The repository provides trained models that are related to the CNN based single source localization method presented in the paper

Title: Broadband DOA estimation with convolutional neural networks trained using noise signals
Authors: Soumitro Chakrabarty, Emanuël A.P. Habets
Conference: IEEE Workshop on Applications of Signal Processing to Audio and Acoustics (WASPAA), 2017.
ArXiv version

However, there are a few differences from the acoustic and array geometry setup described in the paper. Some of the main differences that should be kept in mind before trying to run the code is as follows:

• The inter-microphone distance is 0.08 m.

• The STFT window length was modified to 512 samples, thereby giving a feature rate of 16 ms.

• The phase map dimensions are: 4x256, we exclude the lowest frequency sub-band.

A small test dataset, with the features (phase maps) and targets, created by convolving a 13 s long speech signal with Measured RIRs from the Bar-Ilan Multi-Channel Impulse Response Database for 9 different angles from the 4 middle microphones in the [8,8,8,8,8,8,8] ULA setup is included (DOA_test.hdf5), as well as the output .mat file (DOA_test_OP.mat).

Please note that the angle convention in the Bar-Ilan dataset is different to ours.
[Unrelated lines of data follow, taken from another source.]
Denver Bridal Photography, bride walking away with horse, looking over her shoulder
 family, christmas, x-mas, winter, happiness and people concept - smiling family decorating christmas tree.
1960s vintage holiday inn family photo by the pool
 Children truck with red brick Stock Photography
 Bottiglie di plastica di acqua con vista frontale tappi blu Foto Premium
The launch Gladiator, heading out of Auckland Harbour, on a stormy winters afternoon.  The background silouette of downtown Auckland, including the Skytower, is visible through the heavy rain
To account for that, the original ground truth angles from the dataset were translated to our convention. The below figure shows the Bar-Ilan convention, as given in their example code. In brackets are the corresponding angles from our convention. All angles are in degrees.

      +---------------------------------------------------------+
      |                                                         |
      |  (0) 90  -1-2-3-4- mic array -5-6-7-8-  270 (180)       |
      |                                                         |
      |   (15) 75                               285 (165)       |
      |                                                         |
      |    (30) 60                             300 (150)        |
      |                                                         |
      |      (45) 45                         315 (135)          |
      |                                                         |
      |         (60) 30                   330 (120)             |     
      |               (75) 15        345 (105)                  |         
      |                     (90) 0                              |
      |                                                         |
      +---------------------------------------------------------+

Running the code would generate an output file called DOA_OP.mat and it should be the same as DOA_test_OP.mat.

In addition a MATLAB script to visualize the output is also provided.

The acoustic setup for the provided test data is as follows:

• Reverberation time = 0.610 s
• Source-array distance = 2 m
• SNR = 30 dB (Spatially white Gaussian noise)
• Fs= 16 kHz

Usage

The python dependencies can be installed by using the requirements file

pip install -r requirements.txt

You can now run the script

python cnn_test_github.py

Training data generation - Pseudo code

Generate RIRs

This pseudo-code explains the generation of RIRs for the different acoustic conditions. For the specific acoustic parameters used in this work, please refer to Table 1.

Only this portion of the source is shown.